Il centrodestra al bivio
Ovviamente non si è votato solo sui vaccini. Ma i sovranisti italiani non hanno compreso che il vento è cambiato, che la pandemia ha segnato un «ritorno all’ordine», che Trump ha perso e Marine Le Pen perderà, che le istituzioni europee si sono rafforzate, e in Italia è arrivato Draghi. Salvini ha scelto di appoggiarlo, ma non ha fatto una campagna elettorale coerente con se stesso. Infatti è Salvini a pagare il prezzo più alto nelle urne, e non soltanto per il caso Morisi che ne ha appannato la ruggente immagine social, quanto per le oscillazioni dalla linea pragmatica dei Giorgetti e degli Zaia.
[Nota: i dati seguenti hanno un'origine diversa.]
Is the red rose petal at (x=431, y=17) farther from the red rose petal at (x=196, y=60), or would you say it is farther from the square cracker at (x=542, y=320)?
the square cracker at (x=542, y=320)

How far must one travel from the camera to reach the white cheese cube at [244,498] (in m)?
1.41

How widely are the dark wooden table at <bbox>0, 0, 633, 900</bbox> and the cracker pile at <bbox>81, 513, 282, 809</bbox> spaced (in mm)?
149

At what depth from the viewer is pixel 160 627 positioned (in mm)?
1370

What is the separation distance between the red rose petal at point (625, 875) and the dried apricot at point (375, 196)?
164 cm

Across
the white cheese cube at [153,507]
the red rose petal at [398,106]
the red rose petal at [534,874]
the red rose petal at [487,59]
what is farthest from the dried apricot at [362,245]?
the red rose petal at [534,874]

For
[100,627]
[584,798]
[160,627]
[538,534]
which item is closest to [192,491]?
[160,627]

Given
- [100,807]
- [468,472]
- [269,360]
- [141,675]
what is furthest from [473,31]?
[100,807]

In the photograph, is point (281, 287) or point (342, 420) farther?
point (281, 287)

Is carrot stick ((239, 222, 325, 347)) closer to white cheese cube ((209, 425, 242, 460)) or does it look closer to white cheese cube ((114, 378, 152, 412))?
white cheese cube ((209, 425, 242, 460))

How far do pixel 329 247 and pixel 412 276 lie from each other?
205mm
La destra italiana rischia di perdere i ballottaggi tra due settimane, ma può ancora vincere le prossime politiche. Deve però scegliere se il modello è la destra radicale e sovranista di Marine Le Pen o il centrodestra liberale ed europeo, che è stato ieri di Angela Merkel e sarà domani di Isabel Diaz Ayuso, la donna che governa la Comunità di Madrid. Se il futuro è nel Partito popolare europeo di Ursula von der Leyen, o è nella deriva illiberale della Polonia di Jaroslaw Kaczynsky e dell’Ungheria di Viktor Orbán, che dal Ppe è stato costretto ad andarsene. Non è solo questione di consenso; è questione di programmi e di tenuta. Altrimenti — come disse Giorgetti ad Antonio Polito del Corriere, prima ancora che nascesse il governo Draghi — la destra sovranista e populista può vincere le elezioni, ma poi dura sei mesi.
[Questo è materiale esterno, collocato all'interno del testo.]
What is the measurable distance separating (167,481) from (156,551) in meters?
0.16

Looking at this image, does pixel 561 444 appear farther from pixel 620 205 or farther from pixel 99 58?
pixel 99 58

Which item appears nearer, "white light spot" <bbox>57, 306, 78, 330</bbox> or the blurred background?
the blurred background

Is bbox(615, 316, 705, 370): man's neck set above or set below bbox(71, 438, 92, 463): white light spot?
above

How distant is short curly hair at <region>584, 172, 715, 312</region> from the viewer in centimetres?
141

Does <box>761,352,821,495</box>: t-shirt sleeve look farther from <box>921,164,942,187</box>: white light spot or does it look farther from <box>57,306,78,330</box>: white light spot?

C’è un’ultima questione da chiarire. Se il Parlamento non cambierà la legge elettorale — e tutto lascia credere che sia difficile —, un terzo dei seggi sarà assegnato con i collegi uninominali. Questo implica l’esistenza di una coalizione, e di un leader che la guidi e sia candidato a Palazzo Chigi. La formula secondo cui le vere primarie saranno le elezioni, e il leader sarà il capo del partito che avrà più voti, è debole. Perché esaspera la competizione tra Meloni e Salvini. E perché espone a complicazioni inattese: che succede se i due partiti sono separati da una manciata di voti? E se uno ha più voti popolari e l’altro — magari perché più bravo al tavolo delle trattative per le liste, che non saranno semplici neppure tra Pd e 5 Stelle — ha più seggi? Un leader credibile, magari scelto meglio di quanto si è fatto con i candidati sindaci, aiuterebbe il progetto. E rafforzerebbe l’idea che le elezioni sono il momento in cui i cittadini decidono da chi vogliono essere governati, e non il fischio d’inizio di una partita che poi si gioca nel Palazzo.